Virtud Y Valores
Un muchacho pobre vendía mercancías de puerta en puerta para solventar sus estudios. Un día, después de una jornada entera de trabajo, se encontró con los bolsillos y el estómago vacíos. Rendido por la fatiga, decidió pedir comida en la siguiente casa que tocara. Pero sus nervios lo traicionaron cuando una linda jovencita salió a abrirle la puerta. Sólo fue capaz de pedirle un poco de agua. La chica miró su aspecto, parecía hambriento. Y, en vez de agua, le trajo un gran vaso de leche fresca. Él lo bebió despacio y, después, le preguntó: “¿Cuánto le debo, señorita?”. “No me debes nada –contestó ella—. Mi madre siempre nos ha enseñado a no aceptar nunca un pago por una caridad”.
El joven le dijo: “Entonces, te lo agradezco de todo corazón”. Cuando el joven se fue de la casa, se sintió un poco reestablecido físicamente y, sobre todo, notó que había aumentado su fe en Dios y en la bondad de los hombres.
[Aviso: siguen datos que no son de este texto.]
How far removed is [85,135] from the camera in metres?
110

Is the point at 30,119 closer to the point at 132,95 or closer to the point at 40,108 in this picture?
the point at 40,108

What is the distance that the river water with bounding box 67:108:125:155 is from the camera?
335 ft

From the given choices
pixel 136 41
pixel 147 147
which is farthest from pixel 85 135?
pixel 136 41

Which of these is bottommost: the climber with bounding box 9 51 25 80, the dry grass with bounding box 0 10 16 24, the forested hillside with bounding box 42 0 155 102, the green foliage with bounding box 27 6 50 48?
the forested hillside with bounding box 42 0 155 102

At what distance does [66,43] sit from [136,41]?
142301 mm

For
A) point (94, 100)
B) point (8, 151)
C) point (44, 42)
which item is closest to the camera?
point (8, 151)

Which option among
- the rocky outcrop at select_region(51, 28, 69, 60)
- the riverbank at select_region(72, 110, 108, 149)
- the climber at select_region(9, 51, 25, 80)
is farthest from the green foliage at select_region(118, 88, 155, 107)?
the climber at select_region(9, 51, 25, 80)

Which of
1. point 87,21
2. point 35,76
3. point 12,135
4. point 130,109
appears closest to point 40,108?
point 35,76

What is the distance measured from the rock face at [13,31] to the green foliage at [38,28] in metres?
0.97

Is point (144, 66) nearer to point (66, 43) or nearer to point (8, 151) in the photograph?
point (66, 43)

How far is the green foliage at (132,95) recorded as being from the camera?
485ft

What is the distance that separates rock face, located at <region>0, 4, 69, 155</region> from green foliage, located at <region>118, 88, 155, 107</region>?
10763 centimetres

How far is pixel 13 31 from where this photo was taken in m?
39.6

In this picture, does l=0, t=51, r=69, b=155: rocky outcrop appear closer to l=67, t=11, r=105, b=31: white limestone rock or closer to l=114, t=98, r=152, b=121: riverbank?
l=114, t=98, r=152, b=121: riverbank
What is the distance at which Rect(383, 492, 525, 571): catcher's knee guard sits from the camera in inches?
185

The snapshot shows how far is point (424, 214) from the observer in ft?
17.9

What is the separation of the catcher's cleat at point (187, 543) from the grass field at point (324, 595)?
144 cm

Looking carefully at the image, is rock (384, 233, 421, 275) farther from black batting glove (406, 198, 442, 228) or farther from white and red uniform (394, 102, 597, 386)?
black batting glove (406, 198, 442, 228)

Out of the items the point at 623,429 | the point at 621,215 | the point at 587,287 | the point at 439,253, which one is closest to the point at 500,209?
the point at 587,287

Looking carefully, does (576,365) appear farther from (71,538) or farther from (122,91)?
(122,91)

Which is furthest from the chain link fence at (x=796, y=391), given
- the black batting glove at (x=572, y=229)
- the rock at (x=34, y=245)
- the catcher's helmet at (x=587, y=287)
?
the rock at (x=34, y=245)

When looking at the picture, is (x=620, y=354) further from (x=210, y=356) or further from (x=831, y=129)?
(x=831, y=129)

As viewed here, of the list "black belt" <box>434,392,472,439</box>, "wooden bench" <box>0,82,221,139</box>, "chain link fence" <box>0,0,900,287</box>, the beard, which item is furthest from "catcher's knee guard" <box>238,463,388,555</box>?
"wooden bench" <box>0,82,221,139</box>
Había estado a punto de rendirse y de abandonarlo todo. Este joven se llamaba Howard Kelly.
Años después, la muchacha enfermó gravemente. Los doctores del lugar estaban confundidos porque se trataba de una enfermedad bastante rara, y decidieron mandarla a la capital para que la vieran los mejores especialistas. Uno de los médicos que la atendió se interesó mucho del caso y prometió hacer todo lo posible para salvar su vida. Después de una larga lucha contra la enfermedad, por fin, ganó la batalla.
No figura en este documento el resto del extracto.